Stored items from a collection:
• • • • •

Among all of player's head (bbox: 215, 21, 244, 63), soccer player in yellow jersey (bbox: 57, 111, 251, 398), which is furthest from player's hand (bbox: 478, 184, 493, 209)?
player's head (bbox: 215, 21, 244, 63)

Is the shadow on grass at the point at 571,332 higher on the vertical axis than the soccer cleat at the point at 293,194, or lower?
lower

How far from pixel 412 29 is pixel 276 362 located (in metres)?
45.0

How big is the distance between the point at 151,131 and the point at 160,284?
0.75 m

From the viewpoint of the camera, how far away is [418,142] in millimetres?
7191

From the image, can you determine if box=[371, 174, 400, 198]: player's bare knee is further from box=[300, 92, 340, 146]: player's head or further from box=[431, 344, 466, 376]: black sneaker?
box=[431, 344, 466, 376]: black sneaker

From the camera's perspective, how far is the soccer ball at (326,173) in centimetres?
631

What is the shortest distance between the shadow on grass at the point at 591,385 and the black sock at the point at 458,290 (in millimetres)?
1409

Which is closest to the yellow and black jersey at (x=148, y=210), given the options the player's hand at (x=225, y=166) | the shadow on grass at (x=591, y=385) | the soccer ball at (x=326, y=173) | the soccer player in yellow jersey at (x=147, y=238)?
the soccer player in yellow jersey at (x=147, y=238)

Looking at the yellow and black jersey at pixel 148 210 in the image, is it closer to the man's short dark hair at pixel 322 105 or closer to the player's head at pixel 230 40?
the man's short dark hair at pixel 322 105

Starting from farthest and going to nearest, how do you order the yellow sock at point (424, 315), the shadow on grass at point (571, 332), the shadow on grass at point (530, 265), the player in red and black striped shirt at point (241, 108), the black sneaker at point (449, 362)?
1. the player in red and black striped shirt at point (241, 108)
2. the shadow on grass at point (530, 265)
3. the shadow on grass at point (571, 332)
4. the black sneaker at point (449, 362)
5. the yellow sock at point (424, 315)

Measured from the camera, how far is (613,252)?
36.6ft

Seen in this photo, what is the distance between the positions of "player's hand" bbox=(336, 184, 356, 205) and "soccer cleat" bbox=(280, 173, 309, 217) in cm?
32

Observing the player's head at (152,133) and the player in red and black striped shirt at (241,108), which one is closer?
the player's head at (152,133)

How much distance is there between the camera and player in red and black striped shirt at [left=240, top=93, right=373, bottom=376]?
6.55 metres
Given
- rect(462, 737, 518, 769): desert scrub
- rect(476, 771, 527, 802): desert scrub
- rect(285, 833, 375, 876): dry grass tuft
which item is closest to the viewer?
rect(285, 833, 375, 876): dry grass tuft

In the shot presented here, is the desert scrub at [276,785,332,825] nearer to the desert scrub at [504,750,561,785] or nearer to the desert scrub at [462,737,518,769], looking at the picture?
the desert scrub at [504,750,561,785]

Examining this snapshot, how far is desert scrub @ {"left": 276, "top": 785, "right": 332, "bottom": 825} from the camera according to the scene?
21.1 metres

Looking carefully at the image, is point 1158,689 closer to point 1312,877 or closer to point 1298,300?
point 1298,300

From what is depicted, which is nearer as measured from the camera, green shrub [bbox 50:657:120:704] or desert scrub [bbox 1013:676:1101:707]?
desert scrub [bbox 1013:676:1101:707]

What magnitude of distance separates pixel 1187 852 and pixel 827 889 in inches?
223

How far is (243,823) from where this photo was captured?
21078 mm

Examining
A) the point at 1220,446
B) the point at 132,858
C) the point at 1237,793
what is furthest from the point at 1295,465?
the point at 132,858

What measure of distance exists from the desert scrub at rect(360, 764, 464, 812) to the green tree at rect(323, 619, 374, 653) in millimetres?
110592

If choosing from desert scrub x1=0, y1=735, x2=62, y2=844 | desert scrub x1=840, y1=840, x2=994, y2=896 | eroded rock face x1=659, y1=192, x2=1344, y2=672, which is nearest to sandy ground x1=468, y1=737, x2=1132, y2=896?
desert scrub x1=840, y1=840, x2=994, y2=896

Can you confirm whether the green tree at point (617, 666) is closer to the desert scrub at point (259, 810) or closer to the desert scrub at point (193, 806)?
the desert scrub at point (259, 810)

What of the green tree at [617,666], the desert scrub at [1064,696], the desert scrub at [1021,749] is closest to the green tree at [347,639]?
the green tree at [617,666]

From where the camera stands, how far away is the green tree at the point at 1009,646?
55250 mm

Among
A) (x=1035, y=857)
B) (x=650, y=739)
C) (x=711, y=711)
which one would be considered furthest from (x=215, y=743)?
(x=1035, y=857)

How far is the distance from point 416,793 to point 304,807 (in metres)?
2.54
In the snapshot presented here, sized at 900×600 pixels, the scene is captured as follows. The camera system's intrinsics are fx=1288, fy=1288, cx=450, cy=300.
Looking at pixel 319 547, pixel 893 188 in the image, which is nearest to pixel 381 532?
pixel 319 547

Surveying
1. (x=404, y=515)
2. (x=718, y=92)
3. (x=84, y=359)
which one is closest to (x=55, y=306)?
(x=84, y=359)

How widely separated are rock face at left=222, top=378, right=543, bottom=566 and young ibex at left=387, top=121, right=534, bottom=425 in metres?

• • • • •

● What to produce
The records above must be repeated exactly, every one of them.

● Task answer
Among all of player's head (bbox: 215, 21, 244, 63), soccer player in yellow jersey (bbox: 57, 111, 251, 398), which is furthest from player's hand (bbox: 478, 184, 493, 209)?
player's head (bbox: 215, 21, 244, 63)

Is the shadow on grass at the point at 571,332 higher on the vertical axis than the soccer cleat at the point at 293,194, or lower?
lower

How far from pixel 412 29 is pixel 276 362 located (in metres)?
45.0

How big is the distance between the point at 151,131 and the point at 160,284?
0.75 m

From the viewpoint of the camera, how far away is [418,142] in millimetres?
7191

From the image, can you determine if box=[371, 174, 400, 198]: player's bare knee is further from box=[300, 92, 340, 146]: player's head or further from box=[431, 344, 466, 376]: black sneaker?
box=[431, 344, 466, 376]: black sneaker

From the camera's perspective, how far is the soccer ball at (326,173) in centimetres?
631

What is the shortest distance between the shadow on grass at the point at 591,385 and the black sock at the point at 458,290 (in millimetres)?
1409

Which is closest to the yellow and black jersey at (x=148, y=210), given the options the player's hand at (x=225, y=166) | the shadow on grass at (x=591, y=385) | the soccer ball at (x=326, y=173) | the soccer player in yellow jersey at (x=147, y=238)?
the soccer player in yellow jersey at (x=147, y=238)

Looking at the yellow and black jersey at pixel 148 210 in the image, is it closer to the man's short dark hair at pixel 322 105 or closer to the player's head at pixel 230 40?
the man's short dark hair at pixel 322 105

Starting from farthest and going to nearest, how do you order the yellow sock at point (424, 315), the shadow on grass at point (571, 332), the shadow on grass at point (530, 265), the player in red and black striped shirt at point (241, 108), the black sneaker at point (449, 362)?
1. the player in red and black striped shirt at point (241, 108)
2. the shadow on grass at point (530, 265)
3. the shadow on grass at point (571, 332)
4. the black sneaker at point (449, 362)
5. the yellow sock at point (424, 315)

Measured from the camera, how far is (613,252)?
36.6ft

Seen in this photo, what is the distance between the positions of "player's hand" bbox=(336, 184, 356, 205) and "soccer cleat" bbox=(280, 173, 309, 217) in cm?
32

Observing the player's head at (152,133) and the player in red and black striped shirt at (241,108), which one is closer?
the player's head at (152,133)

How much distance is there between the camera and player in red and black striped shirt at [left=240, top=93, right=373, bottom=376]?
6.55 metres
Given
- rect(462, 737, 518, 769): desert scrub
- rect(476, 771, 527, 802): desert scrub
- rect(285, 833, 375, 876): dry grass tuft
which item is closest to the viewer?
rect(285, 833, 375, 876): dry grass tuft

In the shot presented here, is the desert scrub at [276,785,332,825] nearer to the desert scrub at [504,750,561,785] or nearer to the desert scrub at [462,737,518,769], looking at the picture?
the desert scrub at [504,750,561,785]

Examining this snapshot, how far is desert scrub @ {"left": 276, "top": 785, "right": 332, "bottom": 825} from the camera according to the scene?
21.1 metres

Looking carefully at the image, is point 1158,689 closer to point 1312,877 or closer to point 1298,300?
point 1298,300

From what is depicted, which is nearer as measured from the camera, green shrub [bbox 50:657:120:704] or desert scrub [bbox 1013:676:1101:707]?
desert scrub [bbox 1013:676:1101:707]

What magnitude of distance separates pixel 1187 852 and pixel 827 889 in inches?
223

How far is (243,823) from where this photo was captured?
21078 mm

Examining
A) the point at 1220,446
B) the point at 132,858
C) the point at 1237,793
what is furthest from the point at 1295,465?
the point at 132,858

What measure of distance exists from the desert scrub at rect(360, 764, 464, 812) to the green tree at rect(323, 619, 374, 653) in millimetres?
110592

If choosing from desert scrub x1=0, y1=735, x2=62, y2=844 | desert scrub x1=840, y1=840, x2=994, y2=896 | eroded rock face x1=659, y1=192, x2=1344, y2=672, which is nearest to sandy ground x1=468, y1=737, x2=1132, y2=896?
desert scrub x1=840, y1=840, x2=994, y2=896

Can you confirm whether the green tree at point (617, 666) is closer to the desert scrub at point (259, 810) or closer to the desert scrub at point (193, 806)?
the desert scrub at point (259, 810)

What of the green tree at [617,666], the desert scrub at [1064,696], the desert scrub at [1021,749] is closest to the green tree at [347,639]?
the green tree at [617,666]

From where the camera stands, how far away is the green tree at the point at 1009,646?
55250 mm

Among
A) (x=1035, y=857)
B) (x=650, y=739)
C) (x=711, y=711)
which one would be considered furthest from (x=215, y=743)?
(x=1035, y=857)

How far is the distance from point 416,793 to point 304,807 (in metres)?
2.54
In the snapshot presented here, sized at 900×600 pixels, the scene is captured as follows. The camera system's intrinsics are fx=1288, fy=1288, cx=450, cy=300.
Looking at pixel 319 547, pixel 893 188 in the image, which is nearest to pixel 381 532?
pixel 319 547

Surveying
1. (x=404, y=515)
2. (x=718, y=92)
3. (x=84, y=359)
which one is closest to (x=55, y=306)?
(x=84, y=359)

How widely separated are rock face at left=222, top=378, right=543, bottom=566 and young ibex at left=387, top=121, right=534, bottom=425 in metres?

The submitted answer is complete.